Mom and Gran sat silently, thinking.
“She was right,” Gran finally said. “There was something about that child that always seemed off to me.” She stared out at the trees surrounding us. “Of course, I hadn’t thought sorcery. I thought maybe drug addiction or kleptomania.”
“I didn’t see it,” Mom said. “She was Sylvia’s baby, and I didn’t see it. I thought she was a sweet little thing. Not as powerful, sure, but a good girl.” She blew out a breath. “I never saw it.”
“And we still don’t know where she is,” Gran said, “other than in an empty house on the ocean.”
“It was large. The rooms she walked through were huge and the view was amazing. This wasn’t a hut in the woods, which is what I was afraid of. At least oceanfront property gives us a place to look. Maybe we should rent a boat and sail along the coast until we see or feel something dark.”
“Yes,” Gran said, patting my mother’s knee again. “Let’s set that up.”
“I will.” Tapping my leg with her foot, Mom gestured to the bear bottle. “Is it working?”
“Mostly. The ocean always makes me feel good. I was helping on that child killing case last month and was struggling. Declan thought to go out to a stream in the family’s backyard and pat fresh running water on me. It helped. Visions often make me sick, so I tried bottled ocean water to see if it would ease the pain, and it did.”
“Good,” Gran said. She looked up at the sound of Declan’s boots on the cobblestones. She turned to her daughter. “I don’t know why that never occurred to us.”
“Probably because we never talk about my dad and try to hide the things that are different about me because of him.”
When I felt Declan’s hand on my head, I realized I’d said the quiet part out loud. I dropped my wet hands from my face just in time to watch my mother walk into the house.
Gran sighed, watching her daughter disappear.
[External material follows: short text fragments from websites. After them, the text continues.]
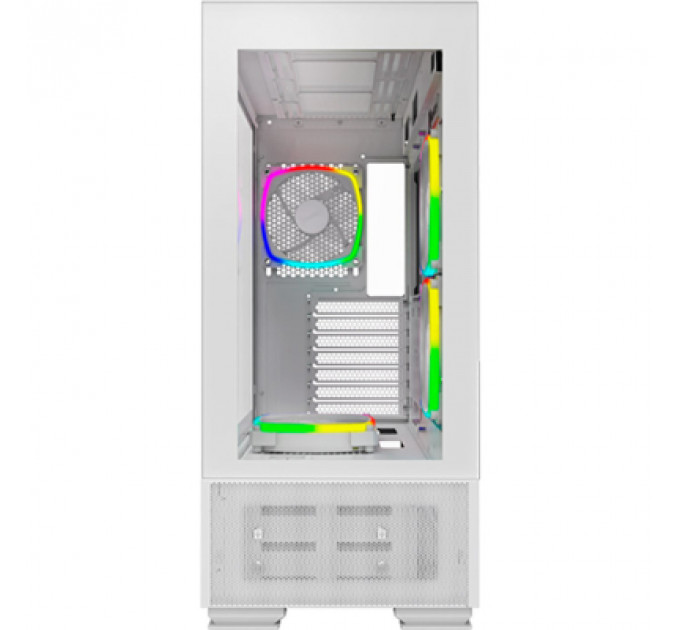 Корпус MONTECH SKY TWO (W)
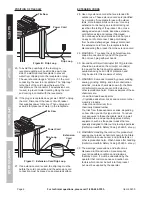 Предварительный просмотр 6 страницы Drill Master 69230 Owner'S Manual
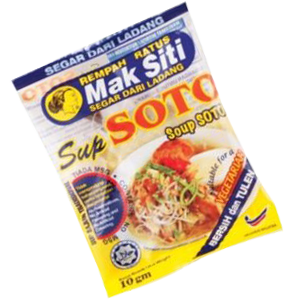 MAK SITI SOTO SOUP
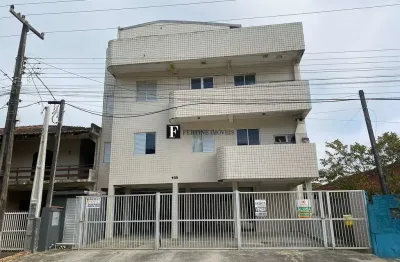 Apartamento com 3 quartos à venda em Ipanema, Pontal do Paraná 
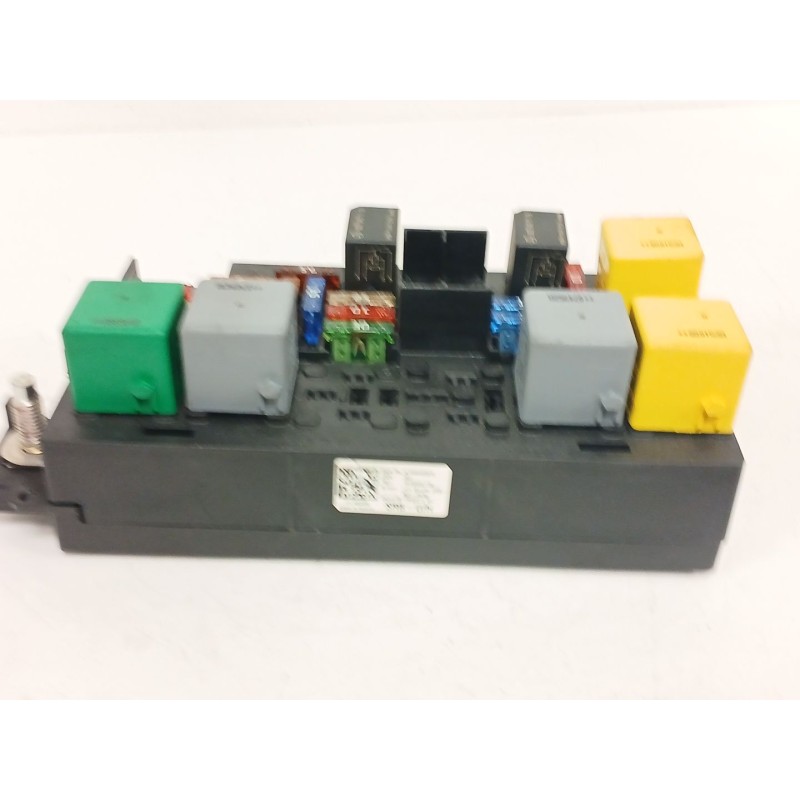 Recambio de caja reles / fusibles para mercedes-benz clase m (w164) ml 320 cdi 4-matic (164.122) referencia OEM IAM A1645402972 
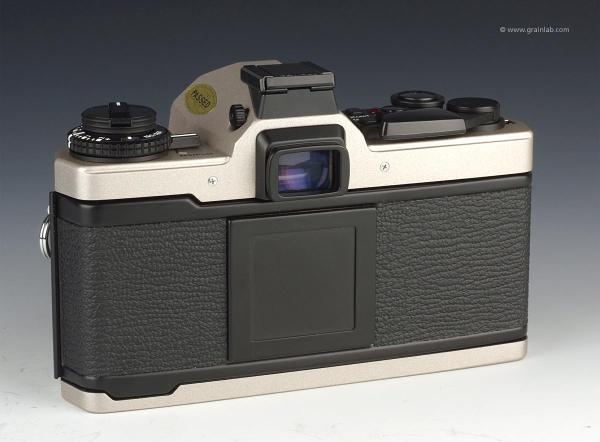 Olympus OM-4 T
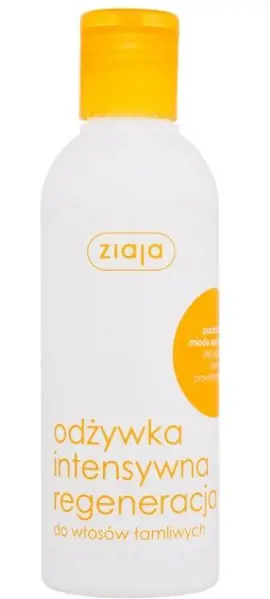 BALZAM ZIAJA 200ml -MED REGENERACIA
I wanted to talk with her about the other vision I’d had about her and her own prophetic dream of a Cassandra child, but now wasn’t the time—or maybe it was. This had always been the pattern. I asked a question, make a reference to Dad, and she got angry or sad or something and walked away.
I raised an arm and Declan pulled me to my feet. “You two stay here. I’ll be back.” I stopped at the door, remembering. “Wait. Did you find any curses on Gran’s property?”
Declan shook his head and sat beside Gran. “All clear.”
“Well, that’s a relief,” she said, but I was already walking through the door, looking for my mom.
I started for the kitchen and then saw movement out the back window. Mom, silhouetted against the night sky. Detouring to the door off the living room, I startled her when I stepped onto the patio.
“Arwyn, I thought you’d be leaving with that wolf.” It wasn’t cold out, but her arms were crossed tightly.